WASHINGTON – A Senate committee voted 11-8 Thursday to approve an Ohio judicial nominee whose selection had been criticized by advocates for the disabled.
President Bush's nomination of Ohio lawyer Jeffrey Sutton now goes to the full Senate, where Republicans hold a two-vote advantage.
The committee postponed decisions on three other nominees, including Ohio Supreme Court Justice Deborah Cook.
The votes were delayed until the next committee meeting because Democrats wanted more time to review the choices. A date wasn't set.
Sutton and Cook were nominated to serve on the 6th U.S. Circuit Court of Appeals in Cincinnati, which covers federal appeals from Ohio, Kentucky, Tennessee and Michigan.
The pair, along with Maryland lawyer John Roberts, had been scheduled for confirmation hearings almost two years ago, before Sen. Jim Jeffords of Vermont defected from the GOP and threw Senate control to the Democrats.
Now the Republicans are back in charge. Judiciary Committee chairman Sen.
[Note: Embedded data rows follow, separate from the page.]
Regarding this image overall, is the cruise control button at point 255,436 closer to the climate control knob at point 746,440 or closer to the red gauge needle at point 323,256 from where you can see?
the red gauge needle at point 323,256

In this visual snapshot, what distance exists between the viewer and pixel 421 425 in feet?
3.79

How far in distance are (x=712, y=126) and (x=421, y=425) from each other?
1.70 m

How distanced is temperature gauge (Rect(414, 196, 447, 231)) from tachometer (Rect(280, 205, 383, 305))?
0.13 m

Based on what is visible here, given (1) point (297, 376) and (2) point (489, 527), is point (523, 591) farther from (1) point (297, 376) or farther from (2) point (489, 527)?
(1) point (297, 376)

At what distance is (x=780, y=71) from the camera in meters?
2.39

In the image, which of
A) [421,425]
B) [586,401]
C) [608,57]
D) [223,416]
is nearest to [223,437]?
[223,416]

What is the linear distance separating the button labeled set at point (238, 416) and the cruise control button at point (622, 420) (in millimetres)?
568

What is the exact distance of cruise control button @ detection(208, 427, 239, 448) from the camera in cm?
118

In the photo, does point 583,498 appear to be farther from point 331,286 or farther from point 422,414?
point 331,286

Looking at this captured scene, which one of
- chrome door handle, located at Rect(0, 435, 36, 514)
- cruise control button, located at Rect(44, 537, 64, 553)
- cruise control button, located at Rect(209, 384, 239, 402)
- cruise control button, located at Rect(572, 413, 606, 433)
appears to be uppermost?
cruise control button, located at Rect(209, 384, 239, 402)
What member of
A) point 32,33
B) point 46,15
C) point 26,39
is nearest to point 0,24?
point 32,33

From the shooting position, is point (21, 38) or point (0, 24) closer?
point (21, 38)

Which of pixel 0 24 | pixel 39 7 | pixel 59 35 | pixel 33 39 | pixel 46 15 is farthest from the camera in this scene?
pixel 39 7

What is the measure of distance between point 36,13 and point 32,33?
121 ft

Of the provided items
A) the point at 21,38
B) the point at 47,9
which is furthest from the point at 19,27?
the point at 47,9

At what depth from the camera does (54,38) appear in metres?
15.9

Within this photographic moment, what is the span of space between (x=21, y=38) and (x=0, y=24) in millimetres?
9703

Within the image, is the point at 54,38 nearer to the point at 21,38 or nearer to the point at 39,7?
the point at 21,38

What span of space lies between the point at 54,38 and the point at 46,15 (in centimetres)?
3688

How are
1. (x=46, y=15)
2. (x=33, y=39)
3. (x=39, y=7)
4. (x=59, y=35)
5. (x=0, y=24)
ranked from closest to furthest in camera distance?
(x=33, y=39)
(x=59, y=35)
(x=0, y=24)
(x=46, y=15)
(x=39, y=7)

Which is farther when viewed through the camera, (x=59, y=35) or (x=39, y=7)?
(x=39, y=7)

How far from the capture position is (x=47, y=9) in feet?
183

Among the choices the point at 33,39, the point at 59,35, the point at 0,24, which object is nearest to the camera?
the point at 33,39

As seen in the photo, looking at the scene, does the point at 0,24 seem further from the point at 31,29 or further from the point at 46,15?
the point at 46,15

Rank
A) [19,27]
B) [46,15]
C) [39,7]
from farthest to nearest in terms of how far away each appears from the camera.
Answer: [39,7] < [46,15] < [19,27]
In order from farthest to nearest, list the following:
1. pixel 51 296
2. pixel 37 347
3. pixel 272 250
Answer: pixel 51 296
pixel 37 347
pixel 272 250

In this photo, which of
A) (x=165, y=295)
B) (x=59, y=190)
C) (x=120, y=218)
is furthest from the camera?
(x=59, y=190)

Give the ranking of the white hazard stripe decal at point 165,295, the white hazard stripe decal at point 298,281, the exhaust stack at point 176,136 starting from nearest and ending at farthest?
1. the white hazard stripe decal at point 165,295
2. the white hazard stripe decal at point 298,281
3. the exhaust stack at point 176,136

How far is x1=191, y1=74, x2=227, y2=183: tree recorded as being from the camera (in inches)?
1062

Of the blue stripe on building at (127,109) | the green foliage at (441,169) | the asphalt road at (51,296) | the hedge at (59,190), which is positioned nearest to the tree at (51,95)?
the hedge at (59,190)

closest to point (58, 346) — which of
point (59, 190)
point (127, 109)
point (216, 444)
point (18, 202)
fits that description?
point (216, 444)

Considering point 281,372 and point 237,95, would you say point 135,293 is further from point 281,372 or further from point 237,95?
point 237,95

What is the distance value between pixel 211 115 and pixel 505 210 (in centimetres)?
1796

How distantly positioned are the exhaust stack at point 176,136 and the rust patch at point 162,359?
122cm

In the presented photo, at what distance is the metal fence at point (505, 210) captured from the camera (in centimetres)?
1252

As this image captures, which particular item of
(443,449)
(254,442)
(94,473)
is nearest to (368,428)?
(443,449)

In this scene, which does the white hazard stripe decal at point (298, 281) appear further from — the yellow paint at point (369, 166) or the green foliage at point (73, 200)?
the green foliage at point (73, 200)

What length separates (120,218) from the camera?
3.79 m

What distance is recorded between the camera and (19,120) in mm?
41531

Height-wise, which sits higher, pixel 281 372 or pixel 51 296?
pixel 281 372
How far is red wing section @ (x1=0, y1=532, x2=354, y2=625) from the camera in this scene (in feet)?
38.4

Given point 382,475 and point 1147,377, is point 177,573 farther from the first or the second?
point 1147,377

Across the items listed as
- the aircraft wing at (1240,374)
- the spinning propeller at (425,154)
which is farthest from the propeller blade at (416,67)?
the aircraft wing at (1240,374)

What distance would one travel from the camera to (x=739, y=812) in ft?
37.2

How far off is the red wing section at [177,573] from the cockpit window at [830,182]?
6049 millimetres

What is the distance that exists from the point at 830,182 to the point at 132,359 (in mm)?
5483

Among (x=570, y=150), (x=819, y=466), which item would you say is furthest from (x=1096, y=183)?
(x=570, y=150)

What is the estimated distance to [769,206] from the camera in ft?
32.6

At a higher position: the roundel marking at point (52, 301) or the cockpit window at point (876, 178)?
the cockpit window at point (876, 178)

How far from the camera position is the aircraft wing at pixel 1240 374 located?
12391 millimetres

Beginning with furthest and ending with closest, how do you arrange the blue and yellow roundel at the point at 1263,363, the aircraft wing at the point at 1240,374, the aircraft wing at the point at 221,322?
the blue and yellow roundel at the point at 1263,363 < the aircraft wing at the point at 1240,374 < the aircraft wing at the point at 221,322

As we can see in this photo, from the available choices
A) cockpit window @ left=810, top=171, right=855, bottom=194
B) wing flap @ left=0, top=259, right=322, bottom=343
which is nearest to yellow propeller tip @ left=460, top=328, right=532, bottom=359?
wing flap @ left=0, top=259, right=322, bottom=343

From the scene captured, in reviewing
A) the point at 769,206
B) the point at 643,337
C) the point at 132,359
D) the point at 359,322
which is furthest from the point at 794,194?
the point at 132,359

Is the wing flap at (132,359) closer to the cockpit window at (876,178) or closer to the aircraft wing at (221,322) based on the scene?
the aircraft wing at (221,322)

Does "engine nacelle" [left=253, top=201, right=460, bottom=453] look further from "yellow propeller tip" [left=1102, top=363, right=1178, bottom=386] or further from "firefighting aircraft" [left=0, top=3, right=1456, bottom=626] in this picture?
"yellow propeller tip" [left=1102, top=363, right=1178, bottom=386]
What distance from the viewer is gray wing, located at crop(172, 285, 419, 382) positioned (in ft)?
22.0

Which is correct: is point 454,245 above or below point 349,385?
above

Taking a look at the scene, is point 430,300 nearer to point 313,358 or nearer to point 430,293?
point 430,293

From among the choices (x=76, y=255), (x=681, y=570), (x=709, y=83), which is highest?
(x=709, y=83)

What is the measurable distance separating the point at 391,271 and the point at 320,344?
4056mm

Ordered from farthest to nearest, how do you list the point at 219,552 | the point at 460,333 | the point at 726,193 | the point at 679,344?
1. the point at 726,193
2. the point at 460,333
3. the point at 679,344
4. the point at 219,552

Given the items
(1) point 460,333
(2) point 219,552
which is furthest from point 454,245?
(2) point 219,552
Orrin Hatch, R-Utah, had said he would use his one-vote advantage on the committee to push Bush's judicial nominees quickly to the Senate.
Sutton has been criticized for trying to weaken federal civil rights protections, including the Americans with Disabilities Act. Dozens of disabled people protested his nomination in the hallways of Congress.
At his confirmation hearing Jan. 29, Democrats spent most of their time grilling Sutton about legal stands he has taken on behalf of his clients.
Sutton, who defended a convicted killer who was executed Wednesday in Ohio, told the panel he has represented all types of people and organizations and it's possible they would disapprove of some of his clients.
"I'm trying very hard to show you that I would be an objective judge and that the client I would have is ... the rule of law, not a former client," he said.
An Ohio county judge nominated for the U.S. District Court in Columbus also had been poised to win committee approval Thursday. Gregory L. Frost has been a Licking County Common Pleas judge since 1990 and previously was a municipal court judge and assistant county prosecutor.
Roberts is up for a seat on the U.S. Court of Appeals for the District of Columbia Circuit, which handles most federal cases in the nation's capital.
A vote also has been scheduled on Justice Department lawyer Jay Bybee of Nevada, who is seeking a seat on the 9th Circuit Court of Appeals.